### What the task asks
Please arrange the entries as a JSON list of strings, starting at the line that contains "Noting the positions" and ending at the final line of the entries, with one string per line and blank lines left out.

### Data lines
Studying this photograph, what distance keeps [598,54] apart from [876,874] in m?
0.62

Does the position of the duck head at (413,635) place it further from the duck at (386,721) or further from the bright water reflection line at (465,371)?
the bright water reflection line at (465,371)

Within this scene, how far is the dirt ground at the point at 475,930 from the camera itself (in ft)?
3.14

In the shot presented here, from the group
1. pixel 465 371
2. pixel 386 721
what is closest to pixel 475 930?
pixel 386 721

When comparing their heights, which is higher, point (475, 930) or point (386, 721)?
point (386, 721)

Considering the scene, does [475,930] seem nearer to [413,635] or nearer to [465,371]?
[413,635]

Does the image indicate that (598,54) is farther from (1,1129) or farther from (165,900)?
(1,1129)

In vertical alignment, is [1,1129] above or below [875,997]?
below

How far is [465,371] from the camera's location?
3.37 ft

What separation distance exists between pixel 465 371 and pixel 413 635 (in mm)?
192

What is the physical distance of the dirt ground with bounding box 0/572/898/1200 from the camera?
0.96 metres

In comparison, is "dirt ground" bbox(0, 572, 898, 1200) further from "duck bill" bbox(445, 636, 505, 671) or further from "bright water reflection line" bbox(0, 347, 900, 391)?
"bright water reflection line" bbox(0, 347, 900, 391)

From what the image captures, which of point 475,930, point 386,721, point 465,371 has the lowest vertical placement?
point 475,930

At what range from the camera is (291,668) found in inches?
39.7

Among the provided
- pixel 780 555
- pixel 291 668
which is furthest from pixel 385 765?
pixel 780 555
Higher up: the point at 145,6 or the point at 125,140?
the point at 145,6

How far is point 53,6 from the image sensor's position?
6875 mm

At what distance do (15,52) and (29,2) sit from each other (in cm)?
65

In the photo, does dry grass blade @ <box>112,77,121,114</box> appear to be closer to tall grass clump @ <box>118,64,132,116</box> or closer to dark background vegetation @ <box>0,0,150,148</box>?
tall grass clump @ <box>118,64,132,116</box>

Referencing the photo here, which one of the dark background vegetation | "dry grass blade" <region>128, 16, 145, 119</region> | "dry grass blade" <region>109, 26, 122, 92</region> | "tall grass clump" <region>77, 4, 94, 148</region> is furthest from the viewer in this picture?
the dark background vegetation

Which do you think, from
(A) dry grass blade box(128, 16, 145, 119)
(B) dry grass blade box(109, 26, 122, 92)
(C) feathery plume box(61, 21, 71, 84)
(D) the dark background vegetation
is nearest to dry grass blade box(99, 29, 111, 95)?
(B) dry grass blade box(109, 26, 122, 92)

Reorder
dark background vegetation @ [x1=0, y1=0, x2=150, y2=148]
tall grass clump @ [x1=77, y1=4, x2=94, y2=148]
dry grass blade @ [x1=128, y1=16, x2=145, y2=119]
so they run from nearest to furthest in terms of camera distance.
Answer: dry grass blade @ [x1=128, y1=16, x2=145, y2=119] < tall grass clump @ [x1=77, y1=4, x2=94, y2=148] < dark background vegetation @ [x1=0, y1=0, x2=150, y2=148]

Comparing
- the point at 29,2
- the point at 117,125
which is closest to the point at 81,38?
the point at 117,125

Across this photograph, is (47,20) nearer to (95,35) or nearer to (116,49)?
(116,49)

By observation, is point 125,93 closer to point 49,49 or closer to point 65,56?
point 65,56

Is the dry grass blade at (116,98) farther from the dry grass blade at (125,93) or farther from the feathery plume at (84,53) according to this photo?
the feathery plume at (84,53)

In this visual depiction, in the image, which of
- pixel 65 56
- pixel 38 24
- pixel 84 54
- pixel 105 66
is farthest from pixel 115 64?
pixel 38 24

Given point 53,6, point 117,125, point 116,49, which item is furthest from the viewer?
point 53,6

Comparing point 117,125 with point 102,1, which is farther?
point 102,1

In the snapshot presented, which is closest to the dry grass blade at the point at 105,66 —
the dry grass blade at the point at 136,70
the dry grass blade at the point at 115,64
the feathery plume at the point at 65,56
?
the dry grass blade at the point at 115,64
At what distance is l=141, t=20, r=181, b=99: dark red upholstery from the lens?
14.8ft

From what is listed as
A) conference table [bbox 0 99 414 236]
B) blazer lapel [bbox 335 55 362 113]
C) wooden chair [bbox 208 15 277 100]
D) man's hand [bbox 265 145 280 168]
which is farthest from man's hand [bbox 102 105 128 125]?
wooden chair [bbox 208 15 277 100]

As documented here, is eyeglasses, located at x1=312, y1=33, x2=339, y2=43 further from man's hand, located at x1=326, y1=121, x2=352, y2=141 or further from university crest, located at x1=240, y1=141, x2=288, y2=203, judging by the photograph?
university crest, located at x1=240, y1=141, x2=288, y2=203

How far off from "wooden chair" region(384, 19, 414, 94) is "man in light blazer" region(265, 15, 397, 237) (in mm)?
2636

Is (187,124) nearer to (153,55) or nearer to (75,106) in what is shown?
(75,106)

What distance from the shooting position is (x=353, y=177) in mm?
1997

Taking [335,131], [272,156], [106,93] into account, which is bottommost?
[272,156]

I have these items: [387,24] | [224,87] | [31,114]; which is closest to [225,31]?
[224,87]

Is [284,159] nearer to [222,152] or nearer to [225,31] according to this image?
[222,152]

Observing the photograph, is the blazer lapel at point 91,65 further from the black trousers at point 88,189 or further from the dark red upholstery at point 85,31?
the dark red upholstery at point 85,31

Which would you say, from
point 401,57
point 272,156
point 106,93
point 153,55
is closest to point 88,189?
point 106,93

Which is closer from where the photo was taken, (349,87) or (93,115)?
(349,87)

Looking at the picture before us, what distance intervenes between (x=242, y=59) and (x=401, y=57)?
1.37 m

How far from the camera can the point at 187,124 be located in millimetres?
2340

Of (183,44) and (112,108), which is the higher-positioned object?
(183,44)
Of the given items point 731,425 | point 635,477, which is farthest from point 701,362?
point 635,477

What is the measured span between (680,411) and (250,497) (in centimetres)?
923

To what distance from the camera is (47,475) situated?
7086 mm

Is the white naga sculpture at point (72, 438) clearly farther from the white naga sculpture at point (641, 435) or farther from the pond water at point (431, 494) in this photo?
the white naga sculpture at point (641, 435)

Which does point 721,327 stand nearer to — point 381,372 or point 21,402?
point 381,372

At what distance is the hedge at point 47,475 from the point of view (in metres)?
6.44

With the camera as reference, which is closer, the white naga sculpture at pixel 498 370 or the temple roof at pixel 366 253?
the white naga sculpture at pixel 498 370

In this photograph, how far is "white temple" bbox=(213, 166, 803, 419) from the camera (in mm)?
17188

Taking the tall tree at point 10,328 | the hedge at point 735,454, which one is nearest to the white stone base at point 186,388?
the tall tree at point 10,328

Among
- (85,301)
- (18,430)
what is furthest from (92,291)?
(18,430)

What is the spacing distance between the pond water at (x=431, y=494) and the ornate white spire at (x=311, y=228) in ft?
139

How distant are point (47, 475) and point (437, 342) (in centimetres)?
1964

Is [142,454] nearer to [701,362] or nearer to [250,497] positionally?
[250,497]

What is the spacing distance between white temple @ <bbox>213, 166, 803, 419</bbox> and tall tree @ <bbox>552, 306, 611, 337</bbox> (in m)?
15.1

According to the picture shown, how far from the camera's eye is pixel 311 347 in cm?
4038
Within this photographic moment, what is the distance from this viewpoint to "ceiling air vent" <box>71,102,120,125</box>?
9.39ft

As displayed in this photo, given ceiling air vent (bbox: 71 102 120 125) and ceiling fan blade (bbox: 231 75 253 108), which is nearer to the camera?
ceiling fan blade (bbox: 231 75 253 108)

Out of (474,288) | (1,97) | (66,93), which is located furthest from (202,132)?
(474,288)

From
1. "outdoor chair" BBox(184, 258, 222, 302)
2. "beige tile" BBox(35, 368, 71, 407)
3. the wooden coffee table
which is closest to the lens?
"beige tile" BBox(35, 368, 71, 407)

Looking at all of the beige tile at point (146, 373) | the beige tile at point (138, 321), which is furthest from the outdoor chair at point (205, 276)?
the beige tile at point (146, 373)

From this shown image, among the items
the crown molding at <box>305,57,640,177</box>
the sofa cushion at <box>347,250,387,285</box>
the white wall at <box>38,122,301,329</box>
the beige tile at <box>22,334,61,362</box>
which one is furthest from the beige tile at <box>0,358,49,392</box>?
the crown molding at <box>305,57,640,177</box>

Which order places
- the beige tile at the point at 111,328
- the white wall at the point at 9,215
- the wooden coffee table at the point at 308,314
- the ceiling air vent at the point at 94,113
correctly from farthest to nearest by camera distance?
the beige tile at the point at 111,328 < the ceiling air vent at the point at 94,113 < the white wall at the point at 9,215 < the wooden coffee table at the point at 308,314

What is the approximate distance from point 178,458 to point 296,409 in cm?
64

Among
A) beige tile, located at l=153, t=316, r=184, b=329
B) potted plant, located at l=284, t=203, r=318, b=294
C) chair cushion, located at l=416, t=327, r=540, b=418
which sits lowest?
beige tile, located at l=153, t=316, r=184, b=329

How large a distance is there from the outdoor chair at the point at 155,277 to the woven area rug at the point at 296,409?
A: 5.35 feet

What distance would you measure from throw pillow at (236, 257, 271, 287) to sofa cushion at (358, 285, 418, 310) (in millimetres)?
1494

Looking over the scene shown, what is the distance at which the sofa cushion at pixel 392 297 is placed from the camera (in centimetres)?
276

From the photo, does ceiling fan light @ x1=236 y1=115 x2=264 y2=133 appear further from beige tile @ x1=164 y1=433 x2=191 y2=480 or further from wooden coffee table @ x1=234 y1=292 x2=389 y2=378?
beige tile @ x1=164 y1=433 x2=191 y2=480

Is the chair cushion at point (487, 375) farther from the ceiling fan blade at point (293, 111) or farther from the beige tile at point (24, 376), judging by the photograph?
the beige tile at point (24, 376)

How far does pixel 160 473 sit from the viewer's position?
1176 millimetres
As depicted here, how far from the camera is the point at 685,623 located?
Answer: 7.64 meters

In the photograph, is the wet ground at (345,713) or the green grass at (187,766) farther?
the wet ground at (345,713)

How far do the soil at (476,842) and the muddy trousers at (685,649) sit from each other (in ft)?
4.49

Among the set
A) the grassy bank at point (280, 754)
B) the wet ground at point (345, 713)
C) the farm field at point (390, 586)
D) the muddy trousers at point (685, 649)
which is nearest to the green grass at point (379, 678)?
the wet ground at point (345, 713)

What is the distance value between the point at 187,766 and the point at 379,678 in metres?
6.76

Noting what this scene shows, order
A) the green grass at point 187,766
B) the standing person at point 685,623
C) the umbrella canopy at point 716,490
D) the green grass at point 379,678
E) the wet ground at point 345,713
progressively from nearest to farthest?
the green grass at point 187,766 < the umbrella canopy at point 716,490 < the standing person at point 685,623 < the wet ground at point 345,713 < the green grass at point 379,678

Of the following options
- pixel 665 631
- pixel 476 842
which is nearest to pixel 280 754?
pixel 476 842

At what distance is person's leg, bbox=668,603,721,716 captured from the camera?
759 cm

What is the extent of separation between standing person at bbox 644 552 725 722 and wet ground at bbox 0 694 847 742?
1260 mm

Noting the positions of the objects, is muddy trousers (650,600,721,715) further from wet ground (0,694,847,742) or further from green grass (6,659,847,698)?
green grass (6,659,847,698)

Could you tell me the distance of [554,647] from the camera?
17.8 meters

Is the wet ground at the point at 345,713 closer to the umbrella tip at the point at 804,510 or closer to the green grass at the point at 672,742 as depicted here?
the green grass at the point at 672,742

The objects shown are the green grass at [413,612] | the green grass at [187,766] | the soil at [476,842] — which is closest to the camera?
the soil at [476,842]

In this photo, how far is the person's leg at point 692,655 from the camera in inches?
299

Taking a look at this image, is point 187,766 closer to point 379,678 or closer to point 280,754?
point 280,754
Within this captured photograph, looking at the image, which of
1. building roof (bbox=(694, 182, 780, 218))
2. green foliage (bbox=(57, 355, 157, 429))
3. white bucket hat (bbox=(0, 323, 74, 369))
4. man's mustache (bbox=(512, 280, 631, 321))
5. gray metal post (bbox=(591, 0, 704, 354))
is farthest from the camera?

### Problem solution
[
  "Noting the positions of the objects, is muddy trousers (650,600,721,715) further from wet ground (0,694,847,742) or further from green grass (6,659,847,698)?",
  "green grass (6,659,847,698)",
  "Could you tell me the distance of [554,647] from the camera?",
  "17.8 meters",
  "Is the wet ground at the point at 345,713 closer to the umbrella tip at the point at 804,510 or closer to the green grass at the point at 672,742 as depicted here?",
  "the green grass at the point at 672,742",
  "The objects shown are the green grass at [413,612] | the green grass at [187,766] | the soil at [476,842] — which is closest to the camera?",
  "the soil at [476,842]",
  "In this photo, how far is the person's leg at point 692,655 from the camera in inches?",
  "299",
  "Taking a look at this image, is point 187,766 closer to point 379,678 or closer to point 280,754?",
  "point 280,754",
  "Within this captured photograph, looking at the image, which of",
  "1. building roof (bbox=(694, 182, 780, 218))",
  "2. green foliage (bbox=(57, 355, 157, 429))",
  "3. white bucket hat (bbox=(0, 323, 74, 369))",
  "4. man's mustache (bbox=(512, 280, 631, 321))",
  "5. gray metal post (bbox=(591, 0, 704, 354))",
  "is farthest from the camera?"
]